▶ **Texte fourni**:
🇧🇷 Au Brésil, «c’était bien un coup d’État !» (Renaud Lambert et Marius Viaud / Blog du Monde Diplomatique)


C’est une décision passée largement inaperçue, y compris au Brésil où l’on aurait compris qu’elle fasse la « une ». Le 21 août 2023, le Tribunal régional fédéral de la première région (TRF-1) a balayé la plainte pour « pédalage budgétaire » pesant contre Mme Dilma Rousseff — une accusation qui avait justifié la destitution de l’ancienne présidente, en 2016. En d’autres termes, la justice brésilienne vient de confirmer la nature de cet épisode récent de la vie politique brésilienne : un coup d’État.

Déclaration de Dilma Roussef à la presse après sa destitution, le 31 août 2016. Photo : Roberto Stuckert Filho/PR

Retour sur les faits. Héritière politique de l’ancien président Luis Inácio Lula da Silva, du Parti des travailleurs (PT, gauche), Mme Rousseff est élue en 2010. Son projet politique se caractérise par une accentuation du modèle « néo-développementiste » initié par son prédécesseur : une forme d’interventionnisme de l’État dans l’économie destiné à favoriser l’essor d’un secteur industriel encore rachitique au Brésil. La clef de voûte de son projet ? Réduire les taux d’intérêt, exorbitants, qui freinent les investissements productifs et gavent le secteur financier. À commencer par les détenteurs de la dette interne, environ vingt mille familles, dont la rémunération – qui dépend desdits taux d’intérêt — accapare près d’un tiers du budget fédéral. « Nous projetons de revenir à une situation où les niveaux de profits seront normaux. Cela signifie que certains d’entre nous vont devoir investir dans des activités productives qui bénéficient également au reste du pays », explique Mme Rousseff au Financial Times le 2 octobre 2012. Pour les spéculateurs, l’équivalent d’une déclaration de guerre.

▶ **Extrait de données**:
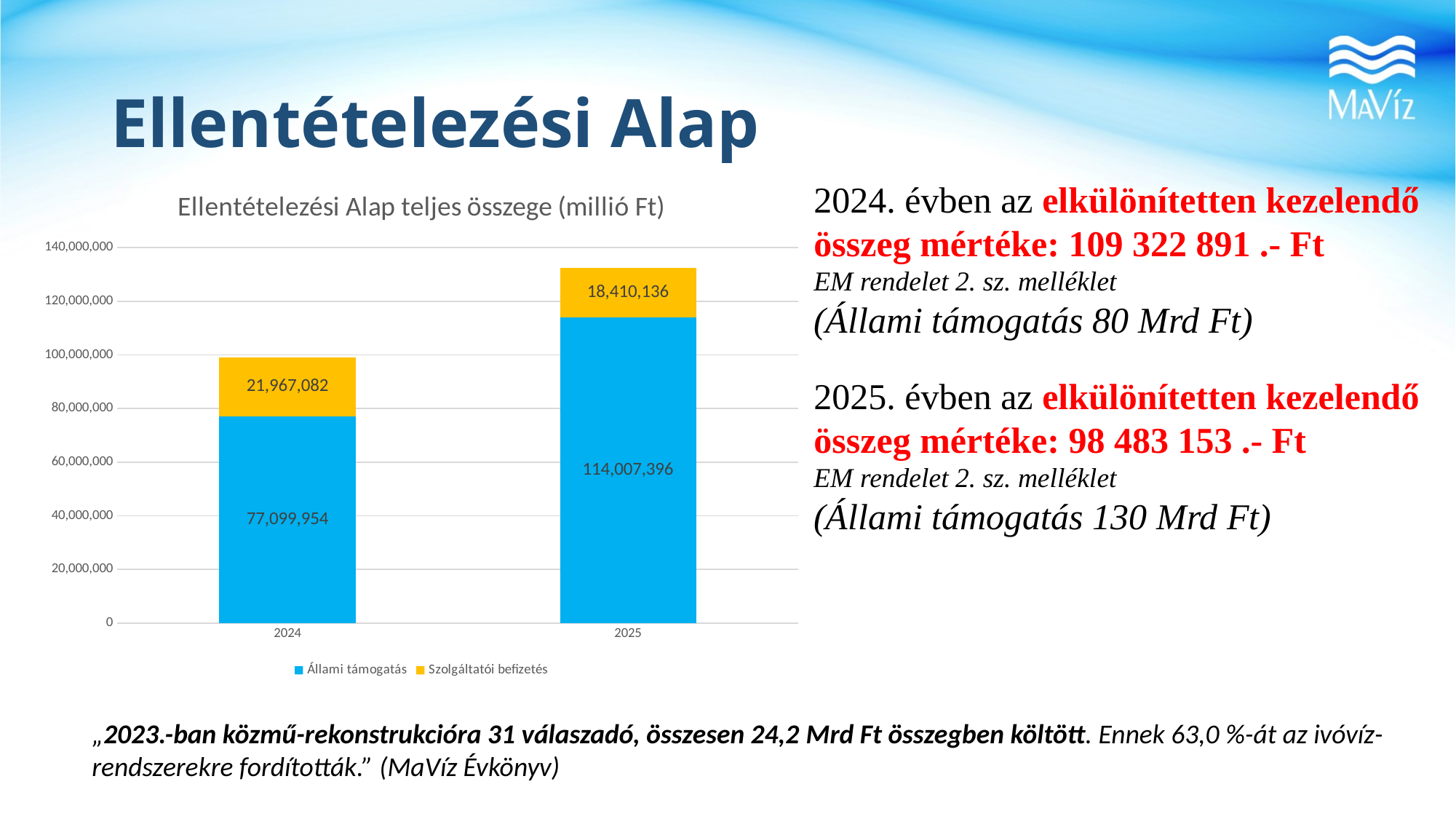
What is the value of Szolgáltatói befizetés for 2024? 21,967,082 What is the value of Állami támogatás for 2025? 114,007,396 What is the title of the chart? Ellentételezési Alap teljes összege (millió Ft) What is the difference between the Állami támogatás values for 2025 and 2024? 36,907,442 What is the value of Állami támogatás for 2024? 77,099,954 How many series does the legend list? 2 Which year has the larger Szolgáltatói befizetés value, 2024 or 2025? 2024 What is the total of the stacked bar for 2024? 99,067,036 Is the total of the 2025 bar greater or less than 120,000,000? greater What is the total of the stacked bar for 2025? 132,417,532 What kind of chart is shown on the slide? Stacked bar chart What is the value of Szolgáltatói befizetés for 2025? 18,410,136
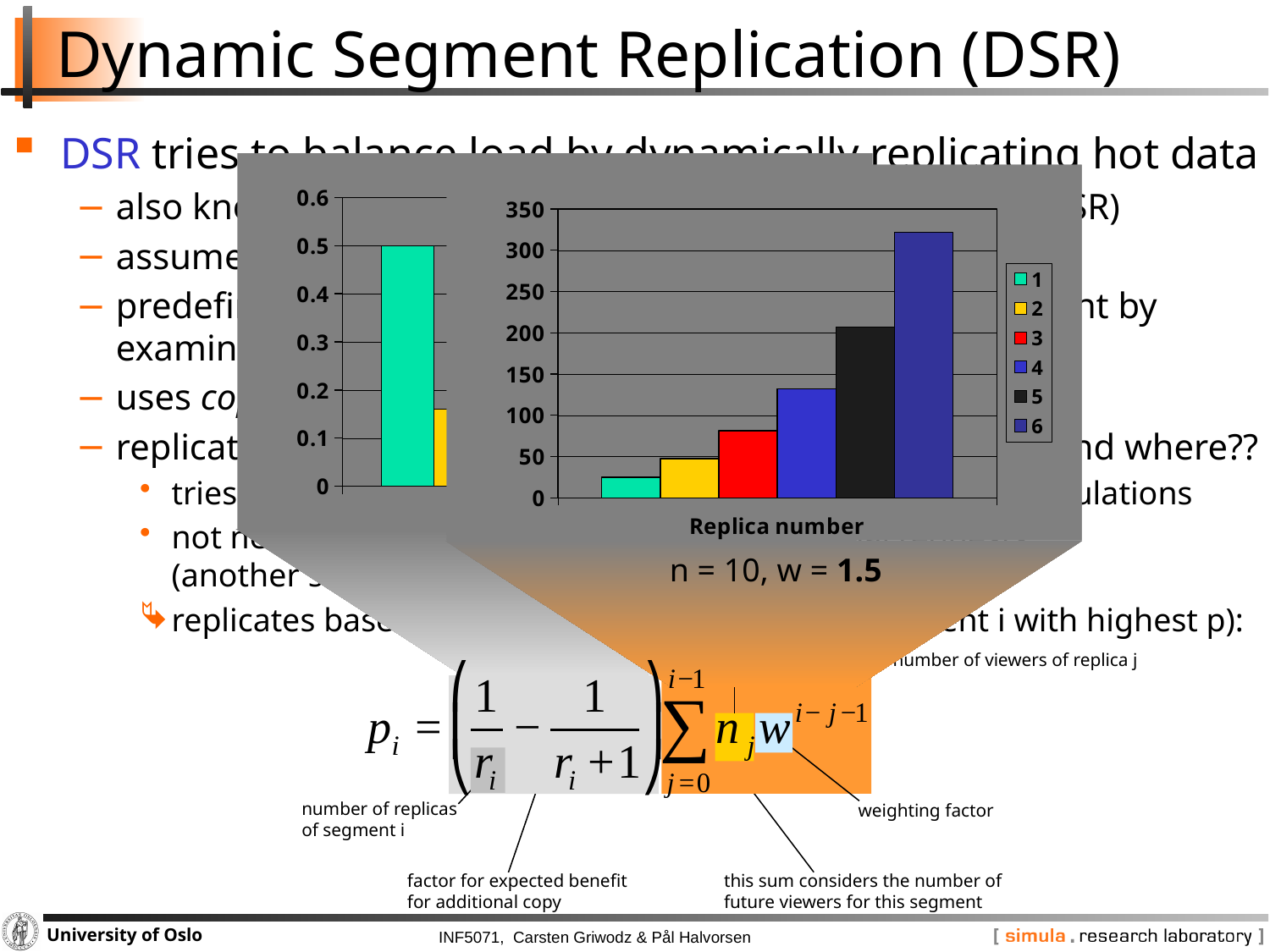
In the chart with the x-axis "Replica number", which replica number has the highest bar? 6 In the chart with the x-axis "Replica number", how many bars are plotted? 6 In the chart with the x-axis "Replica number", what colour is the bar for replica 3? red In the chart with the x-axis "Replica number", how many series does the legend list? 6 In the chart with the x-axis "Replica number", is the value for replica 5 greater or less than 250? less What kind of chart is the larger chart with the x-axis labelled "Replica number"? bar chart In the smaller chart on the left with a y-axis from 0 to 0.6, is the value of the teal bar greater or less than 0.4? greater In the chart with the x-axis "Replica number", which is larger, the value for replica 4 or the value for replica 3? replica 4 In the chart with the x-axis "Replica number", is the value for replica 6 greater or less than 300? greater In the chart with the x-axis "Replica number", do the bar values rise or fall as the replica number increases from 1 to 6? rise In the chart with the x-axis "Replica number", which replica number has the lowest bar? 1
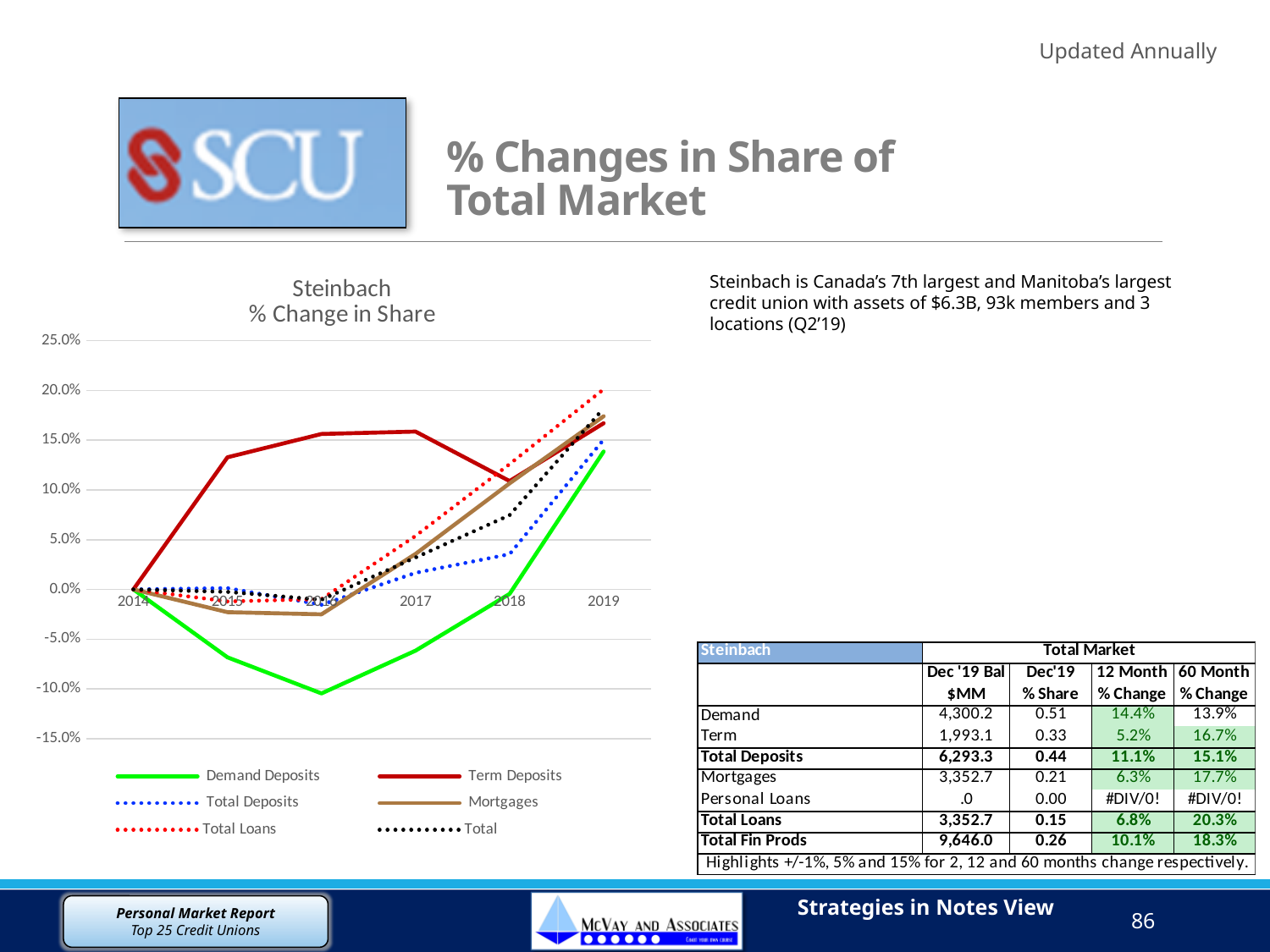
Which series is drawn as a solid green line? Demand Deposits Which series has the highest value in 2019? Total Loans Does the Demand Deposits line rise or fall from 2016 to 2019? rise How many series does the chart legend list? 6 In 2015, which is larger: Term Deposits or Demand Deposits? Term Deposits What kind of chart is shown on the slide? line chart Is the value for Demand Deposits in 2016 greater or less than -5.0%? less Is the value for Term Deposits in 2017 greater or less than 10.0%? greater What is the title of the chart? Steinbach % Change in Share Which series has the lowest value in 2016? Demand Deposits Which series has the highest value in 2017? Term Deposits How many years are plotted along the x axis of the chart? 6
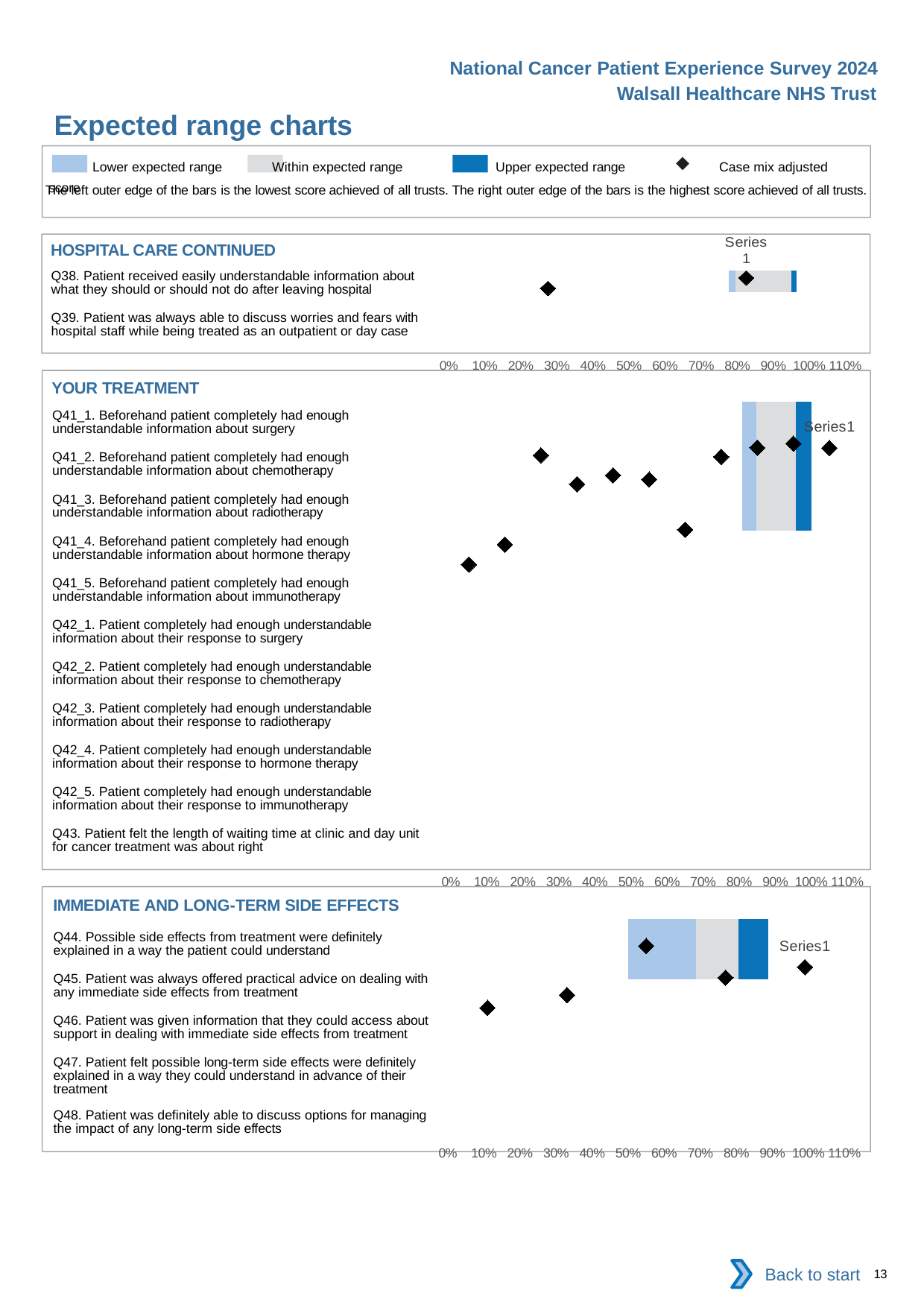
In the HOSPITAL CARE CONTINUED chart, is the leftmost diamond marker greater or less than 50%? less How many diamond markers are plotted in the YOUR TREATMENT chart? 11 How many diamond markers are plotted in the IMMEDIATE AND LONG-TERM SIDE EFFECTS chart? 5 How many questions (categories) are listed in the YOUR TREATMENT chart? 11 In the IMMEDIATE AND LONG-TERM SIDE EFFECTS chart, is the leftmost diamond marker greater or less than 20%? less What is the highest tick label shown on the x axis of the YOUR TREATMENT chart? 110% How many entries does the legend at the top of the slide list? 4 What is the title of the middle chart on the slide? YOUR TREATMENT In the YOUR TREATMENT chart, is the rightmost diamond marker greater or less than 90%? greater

▶ **Travail demandé**:
• a. Répondez aux questions suivantes d'après le texte sur la destitution de Dilma Rousseff.
(i) À quelle date le TRF-1 a-t-il balayé la plainte pour « pédalage budgétaire » ?
(ii) En quelle année Mme Rousseff est-elle élue ?
(iii) À quel journal Mme Rousseff s'exprime-t-elle le 2 octobre 2012 ?
• b. Recopiez tout le passage du texte sur la destitution de Dilma Rousseff, depuis « C’est une décision » jusqu'à « un coup d’État. ».

▶ **Réponses numérotées**:
• a.
(i) Le 21 août 2023.
(ii) En 2010.
(iii) Au Financial Times.

• b.
C’est une décision passée largement inaperçue, y compris au Brésil où l’on aurait compris qu’elle fasse la « une ». Le 21 août 2023, le Tribunal régional fédéral de la première région (TRF-1) a balayé la plainte pour « pédalage budgétaire » pesant contre Mme Dilma Rousseff — une accusation qui avait justifié la destitution de l’ancienne présidente, en 2016. En d’autres termes, la justice brésilienne vient de confirmer la nature de cet épisode récent de la vie politique brésilienne : un coup d’État.